▶ _PROMPT_
Beginning at the line containing "New South Wales, site Q10, 3-frame burst." in the material below and ending at the line containing "site dominicanrepublic_camara12, 2015-05-02", return each line exactly and add nothing.

────────────────────

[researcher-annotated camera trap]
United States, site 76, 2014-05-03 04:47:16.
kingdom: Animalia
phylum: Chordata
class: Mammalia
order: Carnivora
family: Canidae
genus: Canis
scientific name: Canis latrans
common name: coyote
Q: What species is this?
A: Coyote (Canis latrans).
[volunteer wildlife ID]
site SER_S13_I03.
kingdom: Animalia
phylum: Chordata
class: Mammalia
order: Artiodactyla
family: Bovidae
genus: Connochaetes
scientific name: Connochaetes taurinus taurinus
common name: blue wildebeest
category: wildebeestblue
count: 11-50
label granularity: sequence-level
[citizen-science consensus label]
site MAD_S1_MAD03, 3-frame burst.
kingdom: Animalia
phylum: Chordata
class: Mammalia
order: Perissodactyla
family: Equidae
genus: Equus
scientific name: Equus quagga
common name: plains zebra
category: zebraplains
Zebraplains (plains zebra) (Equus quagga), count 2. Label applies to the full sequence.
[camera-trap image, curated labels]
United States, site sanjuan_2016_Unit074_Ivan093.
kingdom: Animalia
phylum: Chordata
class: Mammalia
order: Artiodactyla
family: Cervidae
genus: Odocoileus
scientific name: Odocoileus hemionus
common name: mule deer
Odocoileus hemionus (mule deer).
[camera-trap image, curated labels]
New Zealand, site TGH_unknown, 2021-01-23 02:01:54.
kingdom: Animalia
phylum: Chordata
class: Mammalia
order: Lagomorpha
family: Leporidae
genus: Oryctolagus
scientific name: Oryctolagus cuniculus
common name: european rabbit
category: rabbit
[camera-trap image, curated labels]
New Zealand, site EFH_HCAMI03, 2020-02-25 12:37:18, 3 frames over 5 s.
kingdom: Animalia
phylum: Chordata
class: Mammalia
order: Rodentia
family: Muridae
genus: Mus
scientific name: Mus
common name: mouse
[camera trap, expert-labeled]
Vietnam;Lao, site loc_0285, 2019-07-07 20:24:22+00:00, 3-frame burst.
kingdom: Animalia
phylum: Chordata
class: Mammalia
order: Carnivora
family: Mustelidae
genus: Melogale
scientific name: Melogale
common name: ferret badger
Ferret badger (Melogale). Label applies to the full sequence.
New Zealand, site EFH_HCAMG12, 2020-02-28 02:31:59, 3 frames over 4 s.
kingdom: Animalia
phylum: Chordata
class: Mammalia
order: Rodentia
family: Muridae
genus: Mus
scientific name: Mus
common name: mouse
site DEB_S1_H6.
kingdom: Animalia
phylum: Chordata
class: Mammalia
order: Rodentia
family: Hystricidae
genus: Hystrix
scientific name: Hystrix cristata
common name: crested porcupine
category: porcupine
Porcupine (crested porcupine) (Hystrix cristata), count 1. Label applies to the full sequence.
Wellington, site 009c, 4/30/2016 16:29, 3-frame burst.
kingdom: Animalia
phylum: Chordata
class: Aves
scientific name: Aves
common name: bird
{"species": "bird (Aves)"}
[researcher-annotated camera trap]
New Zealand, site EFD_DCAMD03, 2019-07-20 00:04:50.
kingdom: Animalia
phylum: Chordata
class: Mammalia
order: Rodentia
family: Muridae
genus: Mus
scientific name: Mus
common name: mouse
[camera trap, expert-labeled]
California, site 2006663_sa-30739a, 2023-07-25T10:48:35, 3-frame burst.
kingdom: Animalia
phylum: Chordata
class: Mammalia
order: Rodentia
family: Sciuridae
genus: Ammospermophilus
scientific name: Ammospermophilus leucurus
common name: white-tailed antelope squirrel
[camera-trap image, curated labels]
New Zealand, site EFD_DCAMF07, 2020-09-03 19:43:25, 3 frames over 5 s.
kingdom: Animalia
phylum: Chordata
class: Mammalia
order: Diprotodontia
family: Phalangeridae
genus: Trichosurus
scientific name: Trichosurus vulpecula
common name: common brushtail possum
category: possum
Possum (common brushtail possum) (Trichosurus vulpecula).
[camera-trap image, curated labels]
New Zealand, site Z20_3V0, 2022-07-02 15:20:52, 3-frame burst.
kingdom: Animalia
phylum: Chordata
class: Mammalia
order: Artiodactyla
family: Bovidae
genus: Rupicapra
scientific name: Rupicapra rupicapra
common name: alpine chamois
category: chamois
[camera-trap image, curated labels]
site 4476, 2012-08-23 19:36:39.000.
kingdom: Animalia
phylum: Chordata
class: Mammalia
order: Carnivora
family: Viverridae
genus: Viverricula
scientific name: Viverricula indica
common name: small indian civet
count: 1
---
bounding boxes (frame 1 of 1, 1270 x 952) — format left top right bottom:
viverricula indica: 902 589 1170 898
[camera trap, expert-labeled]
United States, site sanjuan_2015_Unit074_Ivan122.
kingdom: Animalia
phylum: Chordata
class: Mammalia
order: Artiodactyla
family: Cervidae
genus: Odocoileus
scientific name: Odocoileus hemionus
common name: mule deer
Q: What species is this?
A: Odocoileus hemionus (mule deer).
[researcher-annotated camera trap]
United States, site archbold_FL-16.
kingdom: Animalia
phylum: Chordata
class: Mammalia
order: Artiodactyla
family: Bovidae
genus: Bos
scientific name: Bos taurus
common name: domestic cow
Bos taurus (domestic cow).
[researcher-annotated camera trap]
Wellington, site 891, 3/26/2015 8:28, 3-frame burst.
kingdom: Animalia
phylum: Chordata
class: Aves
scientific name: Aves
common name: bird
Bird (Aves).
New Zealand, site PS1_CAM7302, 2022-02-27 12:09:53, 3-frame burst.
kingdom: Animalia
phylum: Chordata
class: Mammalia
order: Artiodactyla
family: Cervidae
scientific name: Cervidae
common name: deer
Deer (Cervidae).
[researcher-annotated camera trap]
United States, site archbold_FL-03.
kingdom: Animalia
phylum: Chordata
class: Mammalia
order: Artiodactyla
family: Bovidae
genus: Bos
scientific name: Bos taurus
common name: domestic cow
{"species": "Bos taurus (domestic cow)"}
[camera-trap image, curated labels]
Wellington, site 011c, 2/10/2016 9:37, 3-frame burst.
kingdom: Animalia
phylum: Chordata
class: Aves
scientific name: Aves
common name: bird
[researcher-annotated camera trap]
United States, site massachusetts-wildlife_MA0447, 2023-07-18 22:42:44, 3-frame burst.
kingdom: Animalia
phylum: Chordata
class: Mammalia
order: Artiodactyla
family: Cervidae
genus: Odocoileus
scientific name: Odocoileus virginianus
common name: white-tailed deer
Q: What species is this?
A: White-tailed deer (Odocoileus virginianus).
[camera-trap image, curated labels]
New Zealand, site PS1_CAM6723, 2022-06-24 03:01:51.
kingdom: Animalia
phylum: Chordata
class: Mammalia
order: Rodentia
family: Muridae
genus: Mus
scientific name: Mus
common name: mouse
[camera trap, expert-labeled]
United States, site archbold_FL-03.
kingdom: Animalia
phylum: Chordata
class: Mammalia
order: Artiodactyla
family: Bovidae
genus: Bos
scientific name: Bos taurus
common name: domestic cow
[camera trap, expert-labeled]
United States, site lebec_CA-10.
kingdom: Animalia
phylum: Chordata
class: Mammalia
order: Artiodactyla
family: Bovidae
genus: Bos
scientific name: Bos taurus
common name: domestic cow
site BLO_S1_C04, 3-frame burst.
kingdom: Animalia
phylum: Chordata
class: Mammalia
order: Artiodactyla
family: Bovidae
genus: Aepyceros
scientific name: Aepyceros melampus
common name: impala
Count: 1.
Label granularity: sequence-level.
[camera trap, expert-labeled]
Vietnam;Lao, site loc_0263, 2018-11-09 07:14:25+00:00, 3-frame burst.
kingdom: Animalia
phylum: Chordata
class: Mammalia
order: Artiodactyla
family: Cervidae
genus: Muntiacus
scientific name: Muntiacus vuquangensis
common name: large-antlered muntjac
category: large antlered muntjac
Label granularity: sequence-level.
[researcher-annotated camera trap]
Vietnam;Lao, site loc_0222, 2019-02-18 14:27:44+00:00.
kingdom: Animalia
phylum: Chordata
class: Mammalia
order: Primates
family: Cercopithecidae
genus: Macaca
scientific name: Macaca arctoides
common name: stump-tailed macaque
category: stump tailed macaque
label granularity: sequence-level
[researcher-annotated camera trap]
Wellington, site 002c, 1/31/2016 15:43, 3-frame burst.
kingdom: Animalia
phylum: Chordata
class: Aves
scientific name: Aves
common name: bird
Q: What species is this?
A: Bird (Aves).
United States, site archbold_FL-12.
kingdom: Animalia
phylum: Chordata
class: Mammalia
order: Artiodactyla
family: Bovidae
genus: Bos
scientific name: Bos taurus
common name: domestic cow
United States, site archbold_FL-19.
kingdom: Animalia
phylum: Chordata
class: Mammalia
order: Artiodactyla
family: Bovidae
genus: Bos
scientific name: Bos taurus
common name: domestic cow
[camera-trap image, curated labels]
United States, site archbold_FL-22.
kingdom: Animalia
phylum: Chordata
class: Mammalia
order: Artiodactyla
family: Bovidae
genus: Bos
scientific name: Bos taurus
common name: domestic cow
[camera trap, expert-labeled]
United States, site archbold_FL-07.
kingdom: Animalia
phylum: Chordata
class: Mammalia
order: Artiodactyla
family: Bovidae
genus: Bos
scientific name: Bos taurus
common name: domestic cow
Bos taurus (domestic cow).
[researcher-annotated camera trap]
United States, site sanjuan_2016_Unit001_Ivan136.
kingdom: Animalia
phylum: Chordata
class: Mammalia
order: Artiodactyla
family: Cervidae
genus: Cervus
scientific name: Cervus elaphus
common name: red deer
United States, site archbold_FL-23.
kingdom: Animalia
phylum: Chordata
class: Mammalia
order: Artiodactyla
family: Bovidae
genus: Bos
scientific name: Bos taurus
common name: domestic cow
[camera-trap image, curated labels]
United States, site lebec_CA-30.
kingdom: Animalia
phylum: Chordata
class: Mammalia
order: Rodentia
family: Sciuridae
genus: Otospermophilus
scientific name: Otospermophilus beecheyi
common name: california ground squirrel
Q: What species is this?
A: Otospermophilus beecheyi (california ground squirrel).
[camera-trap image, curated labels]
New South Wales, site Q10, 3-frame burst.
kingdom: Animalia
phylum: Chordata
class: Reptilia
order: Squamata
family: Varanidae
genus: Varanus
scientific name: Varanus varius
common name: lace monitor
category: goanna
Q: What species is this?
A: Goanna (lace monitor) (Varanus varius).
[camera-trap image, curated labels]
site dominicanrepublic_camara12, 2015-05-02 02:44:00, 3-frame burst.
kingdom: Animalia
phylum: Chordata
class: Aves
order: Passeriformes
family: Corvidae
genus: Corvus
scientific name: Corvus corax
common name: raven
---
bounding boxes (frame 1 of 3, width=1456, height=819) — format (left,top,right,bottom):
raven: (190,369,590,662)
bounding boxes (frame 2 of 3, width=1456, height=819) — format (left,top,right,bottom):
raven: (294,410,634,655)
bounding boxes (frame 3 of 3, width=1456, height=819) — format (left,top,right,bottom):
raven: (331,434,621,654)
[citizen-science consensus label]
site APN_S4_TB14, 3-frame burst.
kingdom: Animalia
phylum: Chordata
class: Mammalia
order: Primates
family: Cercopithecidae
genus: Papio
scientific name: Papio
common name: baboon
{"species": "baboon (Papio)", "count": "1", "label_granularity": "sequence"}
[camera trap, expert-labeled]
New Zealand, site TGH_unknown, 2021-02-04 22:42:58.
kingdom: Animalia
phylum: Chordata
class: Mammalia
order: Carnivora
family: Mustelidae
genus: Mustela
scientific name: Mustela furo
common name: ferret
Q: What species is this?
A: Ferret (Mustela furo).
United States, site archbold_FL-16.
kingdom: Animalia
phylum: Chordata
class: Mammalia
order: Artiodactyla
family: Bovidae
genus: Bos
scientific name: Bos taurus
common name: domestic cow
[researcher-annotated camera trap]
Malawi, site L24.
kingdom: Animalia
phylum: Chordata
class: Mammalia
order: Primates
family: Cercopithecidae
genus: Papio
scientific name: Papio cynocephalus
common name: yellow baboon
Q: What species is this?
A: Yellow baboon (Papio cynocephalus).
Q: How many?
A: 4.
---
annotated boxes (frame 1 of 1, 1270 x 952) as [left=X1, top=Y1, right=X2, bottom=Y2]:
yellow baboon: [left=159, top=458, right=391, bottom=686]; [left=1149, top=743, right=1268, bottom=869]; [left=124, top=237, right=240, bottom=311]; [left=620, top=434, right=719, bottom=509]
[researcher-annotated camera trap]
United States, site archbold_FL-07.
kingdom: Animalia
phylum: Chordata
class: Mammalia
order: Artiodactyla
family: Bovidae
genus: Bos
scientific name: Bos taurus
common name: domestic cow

────────────────────

▶ _ANSWER BOX_
New South Wales, site Q10, 3-frame burst.
kingdom: Animalia
phylum: Chordata
class: Reptilia
order: Squamata
family: Varanidae
genus: Varanus
scientific name: Varanus varius
common name: lace monitor
category: goanna
Q: What species is this?
A: Goanna (lace monitor) (Varanus varius).
[camera-trap image, curated labels]
site dominicanrepublic_camara12, 2015-05-02 02:44:00, 3-frame burst.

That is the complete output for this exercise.